(Scene-based reasoning records)
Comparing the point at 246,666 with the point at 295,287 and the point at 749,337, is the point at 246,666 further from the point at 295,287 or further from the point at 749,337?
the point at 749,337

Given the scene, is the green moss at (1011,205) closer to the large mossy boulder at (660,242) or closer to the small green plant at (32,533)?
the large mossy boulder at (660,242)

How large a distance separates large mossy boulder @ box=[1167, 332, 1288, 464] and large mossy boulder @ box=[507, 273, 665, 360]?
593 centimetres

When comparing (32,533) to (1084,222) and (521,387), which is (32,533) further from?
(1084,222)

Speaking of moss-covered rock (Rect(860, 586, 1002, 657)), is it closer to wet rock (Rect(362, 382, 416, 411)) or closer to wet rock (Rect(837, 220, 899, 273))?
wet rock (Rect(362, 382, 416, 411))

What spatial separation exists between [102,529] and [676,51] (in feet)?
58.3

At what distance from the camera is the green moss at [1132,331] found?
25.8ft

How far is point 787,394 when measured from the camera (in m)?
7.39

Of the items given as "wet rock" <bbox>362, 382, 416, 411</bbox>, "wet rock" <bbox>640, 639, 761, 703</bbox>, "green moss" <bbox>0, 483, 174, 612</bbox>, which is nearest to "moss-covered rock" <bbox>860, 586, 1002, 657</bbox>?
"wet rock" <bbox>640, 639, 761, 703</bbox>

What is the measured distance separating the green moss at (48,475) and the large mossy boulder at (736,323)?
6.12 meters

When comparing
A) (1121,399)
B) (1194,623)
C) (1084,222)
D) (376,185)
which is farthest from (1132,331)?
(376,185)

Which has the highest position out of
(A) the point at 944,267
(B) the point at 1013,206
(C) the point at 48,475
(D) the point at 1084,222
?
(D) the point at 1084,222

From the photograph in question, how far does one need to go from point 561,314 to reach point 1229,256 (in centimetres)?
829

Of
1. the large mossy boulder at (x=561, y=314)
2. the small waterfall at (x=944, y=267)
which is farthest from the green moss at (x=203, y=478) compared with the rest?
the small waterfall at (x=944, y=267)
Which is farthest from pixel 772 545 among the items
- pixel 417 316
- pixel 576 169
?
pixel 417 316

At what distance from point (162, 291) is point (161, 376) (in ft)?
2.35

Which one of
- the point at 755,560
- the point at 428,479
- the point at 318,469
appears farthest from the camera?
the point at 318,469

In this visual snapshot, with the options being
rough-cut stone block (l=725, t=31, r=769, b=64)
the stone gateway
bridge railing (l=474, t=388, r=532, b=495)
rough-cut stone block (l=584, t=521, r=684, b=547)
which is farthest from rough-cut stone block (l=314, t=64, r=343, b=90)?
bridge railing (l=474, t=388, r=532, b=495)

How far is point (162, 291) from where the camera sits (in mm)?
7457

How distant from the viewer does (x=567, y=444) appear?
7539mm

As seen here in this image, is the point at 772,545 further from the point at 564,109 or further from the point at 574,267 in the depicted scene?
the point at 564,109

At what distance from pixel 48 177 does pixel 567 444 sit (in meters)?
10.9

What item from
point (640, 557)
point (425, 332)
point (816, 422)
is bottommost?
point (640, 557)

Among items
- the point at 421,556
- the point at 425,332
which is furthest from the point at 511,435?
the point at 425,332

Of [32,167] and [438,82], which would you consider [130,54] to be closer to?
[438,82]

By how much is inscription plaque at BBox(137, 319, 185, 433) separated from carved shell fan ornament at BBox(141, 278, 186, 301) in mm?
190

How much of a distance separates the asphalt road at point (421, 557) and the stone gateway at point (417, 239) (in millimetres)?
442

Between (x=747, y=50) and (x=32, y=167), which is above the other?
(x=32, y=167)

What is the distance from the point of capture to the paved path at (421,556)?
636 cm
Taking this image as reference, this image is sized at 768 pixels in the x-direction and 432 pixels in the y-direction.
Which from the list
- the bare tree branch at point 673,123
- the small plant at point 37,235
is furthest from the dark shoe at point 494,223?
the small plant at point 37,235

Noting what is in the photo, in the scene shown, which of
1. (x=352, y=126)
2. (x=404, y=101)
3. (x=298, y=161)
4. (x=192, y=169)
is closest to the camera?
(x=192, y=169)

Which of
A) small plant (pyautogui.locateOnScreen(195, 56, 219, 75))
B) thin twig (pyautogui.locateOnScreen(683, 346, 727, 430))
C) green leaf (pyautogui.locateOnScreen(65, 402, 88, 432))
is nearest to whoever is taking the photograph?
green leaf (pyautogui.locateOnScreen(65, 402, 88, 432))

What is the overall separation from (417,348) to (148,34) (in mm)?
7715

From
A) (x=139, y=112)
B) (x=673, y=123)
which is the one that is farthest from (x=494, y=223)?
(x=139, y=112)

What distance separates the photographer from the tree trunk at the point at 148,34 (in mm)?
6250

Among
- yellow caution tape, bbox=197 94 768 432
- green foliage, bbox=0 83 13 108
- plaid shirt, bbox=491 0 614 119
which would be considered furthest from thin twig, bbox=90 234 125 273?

- Written task
Return, word for word, the stretch of the records from the line containing "What is the overall" through the end of the records.

- Solution below
What is the overall separation from (417,348) to (148,34) (in mm)?
7715

From
A) (x=139, y=112)
B) (x=673, y=123)
which is the one that is farthest from (x=494, y=223)?
(x=139, y=112)

What distance separates the photographer from the tree trunk at the point at 148,34 (in mm)?
6250

Among
- yellow caution tape, bbox=197 94 768 432
- green foliage, bbox=0 83 13 108
- plaid shirt, bbox=491 0 614 119
which would be considered furthest from thin twig, bbox=90 234 125 273?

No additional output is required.